The Call To Adventure
A young Kolbe had a vision of the Virgin Mary, described here in his own words, “That night, I asked the Mother of God what was to become of me. Then she came to me holding two crowns, one white, the other red. She asked me if I was willing to accept either of these crowns. The white one meant that I should persevere in purity, and the red that I should become a martyr.
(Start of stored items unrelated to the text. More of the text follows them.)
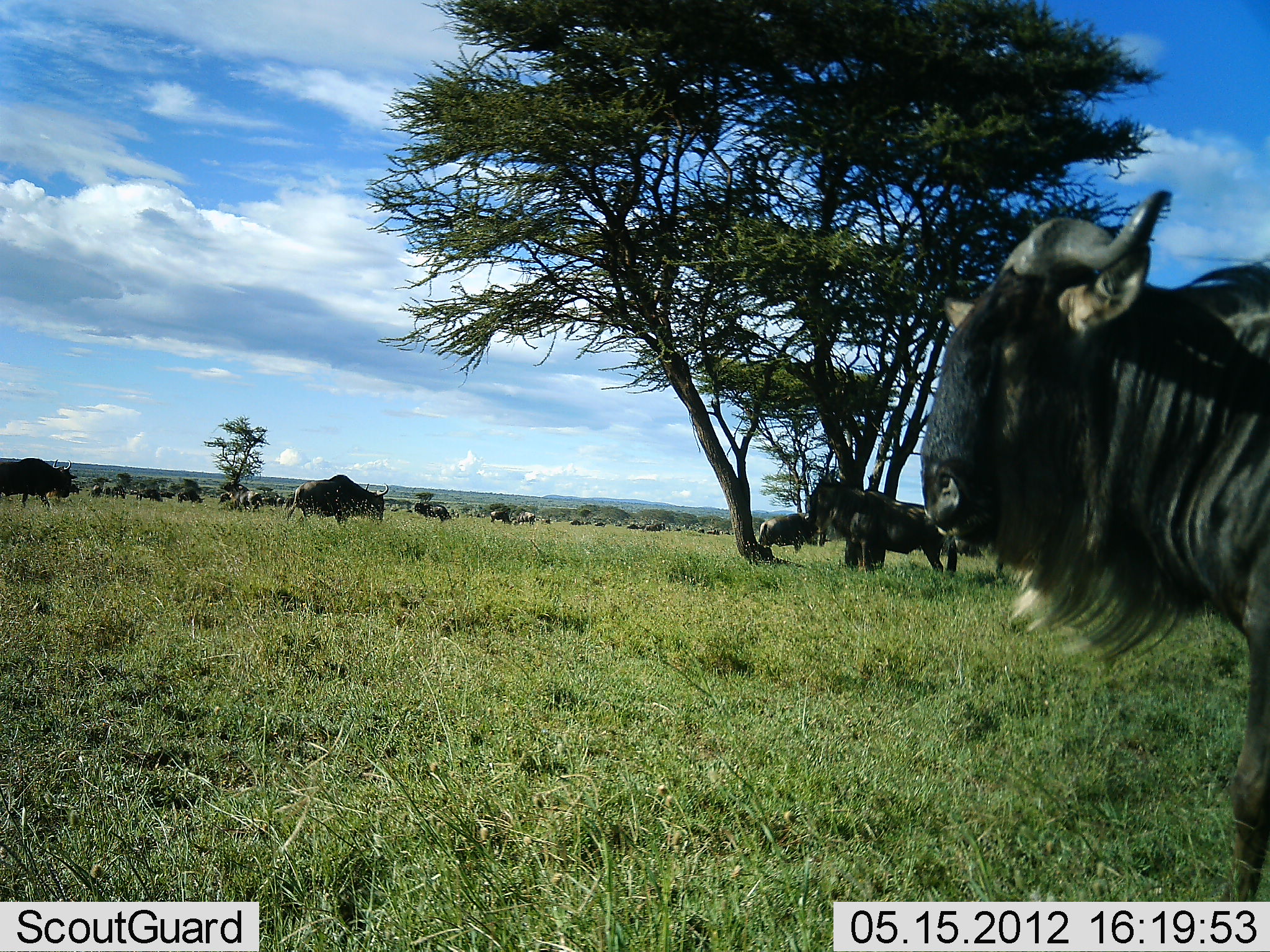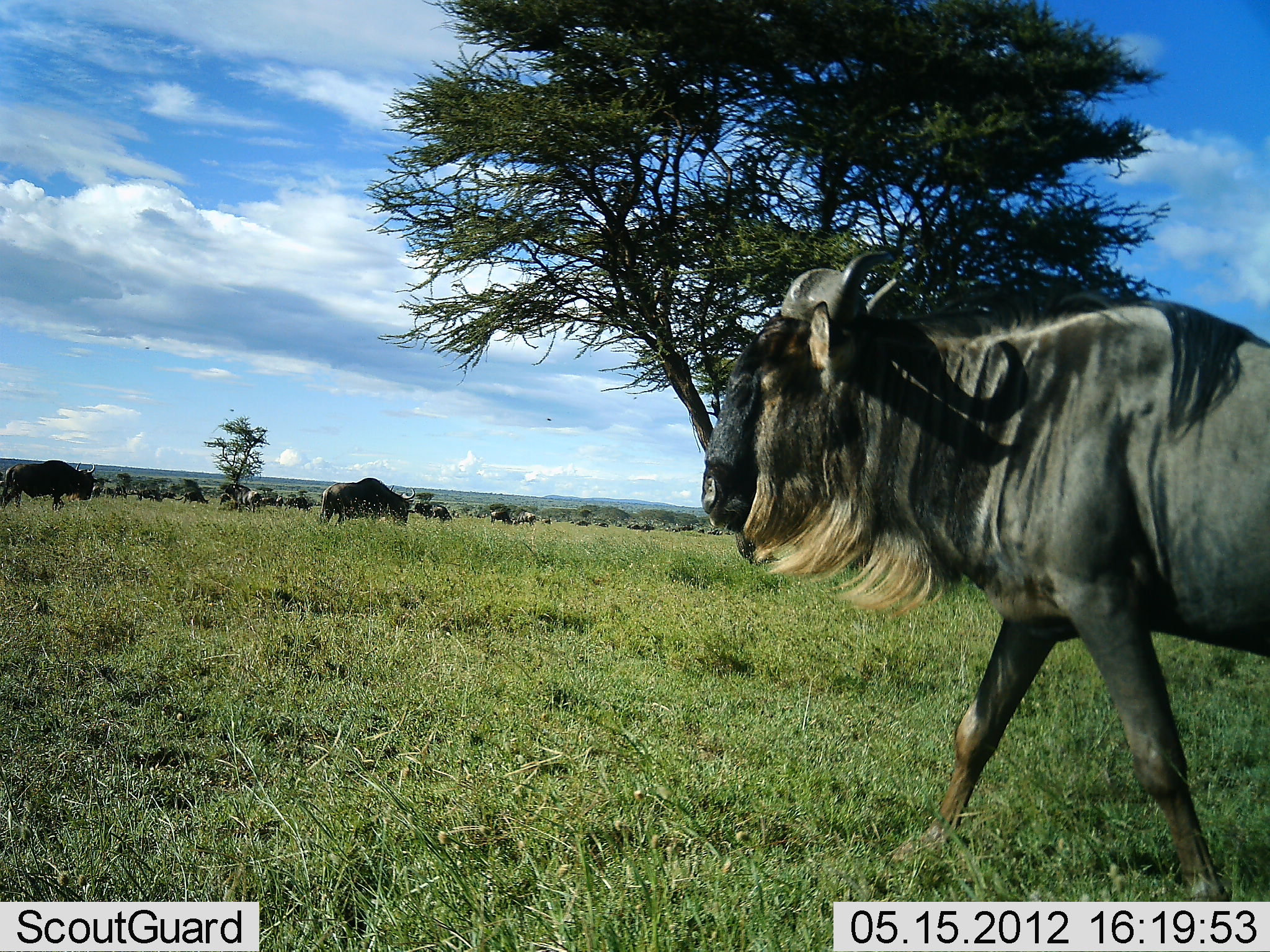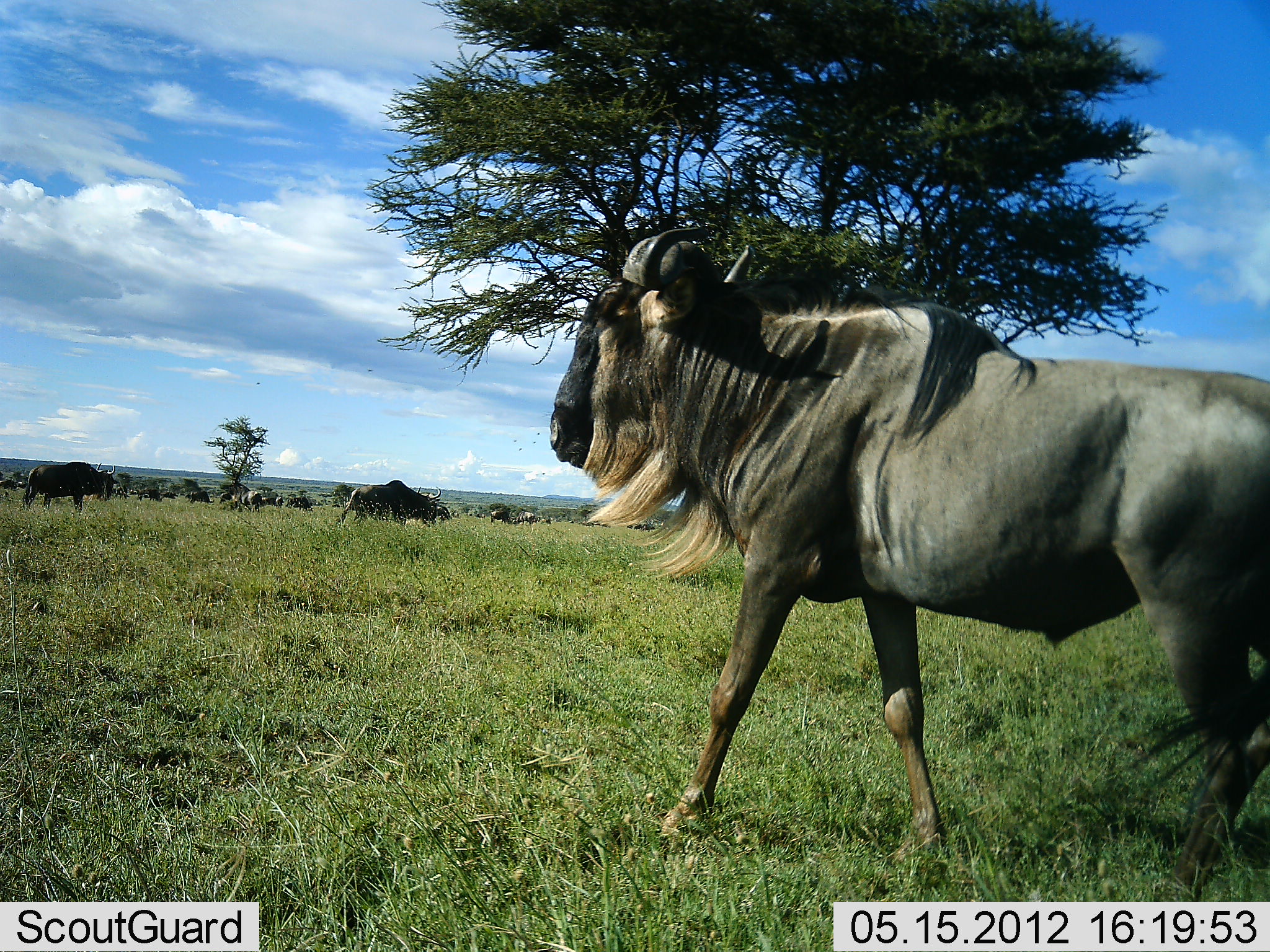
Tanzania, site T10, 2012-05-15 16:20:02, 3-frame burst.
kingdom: Animalia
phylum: Chordata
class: Mammalia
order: Artiodactyla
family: Bovidae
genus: Connochaetes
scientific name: Connochaetes taurinus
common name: blue wildebeest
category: wildebeest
Wildebeest (blue wildebeest) (Connochaetes taurinus), count 11-50. Behavior (volunteer vote fractions): standing 40%, resting 10%, moving 80%, interacting 10%. Young present (vote fraction): 0%. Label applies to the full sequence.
I said that I would accept them both.”
Crossing The Threshold
In 1918 Kolbe was ordained a Catholic priest.
The Path of Trials
In 1919 he returned to the newly independent Poland, where he was very active in promoting the veneration of the Immaculate Virgin Mary, founding and supervising the monastery of Niepokalanów near Warsaw, a seminary, a radio station and several other organizations and publications.
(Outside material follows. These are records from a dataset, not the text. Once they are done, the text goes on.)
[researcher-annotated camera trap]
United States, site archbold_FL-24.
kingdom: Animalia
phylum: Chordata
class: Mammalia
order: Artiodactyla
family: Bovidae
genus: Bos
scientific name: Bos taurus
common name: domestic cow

Between 1930 and 1936 he took a series of missions to Japan, where he founded a monastery at the outskirts of Nagasaki, a Japanese paper, and a seminary.
During the Second World War he provided shelter to refugees from Greater Poland, including 2,000 Jews whom he hid from Nazi persecution in his friary in Niepokalanów. He was also active as a radio amateur, with Polish call letters SP3RN, vilifying Nazi activities through his reports.
On 17 February 1941 he was arrested by the German Gestapo, and on May 28 he was transferred to Auschwitz as prisoner #16670.
In July 1941 a man from Kolbe’s barracks vanished, prompting SS-Hauptsturmführer Karl Fritzsch, the deputy camp commander, to pick 10 men from the same barracks to be starved to death in Block 13[9] (notorious for torture), in order to deter further escape attempts.[10] (The man who had disappeared was later found drowned in the camp latrine.) One of the selected men, Franciszek Gajowniczek, cried out, lamenting his family, and Kolbe volunteered to take his place.
Master of Two Worlds
During the time in the cell he led the men in songs and prayer. After three weeks of dehydration and starvation, only Kolbe and three others were still alive. He encouraged others that they would soon be with Mary in heaven. Each time the guards checked on him he was standing or kneeling in the middle of the cell and looking calmly at those who entered, while the others lay moaning and complaining on the ground around him. He was killed with an injection of carbolic acid. Some who were present at the injection say that he raised his left arm and calmly waited for the injection.
He is one of ten 20th-century martyrs from across the world who are depicted in statues above the Great West Door of Westminster Abbey, London.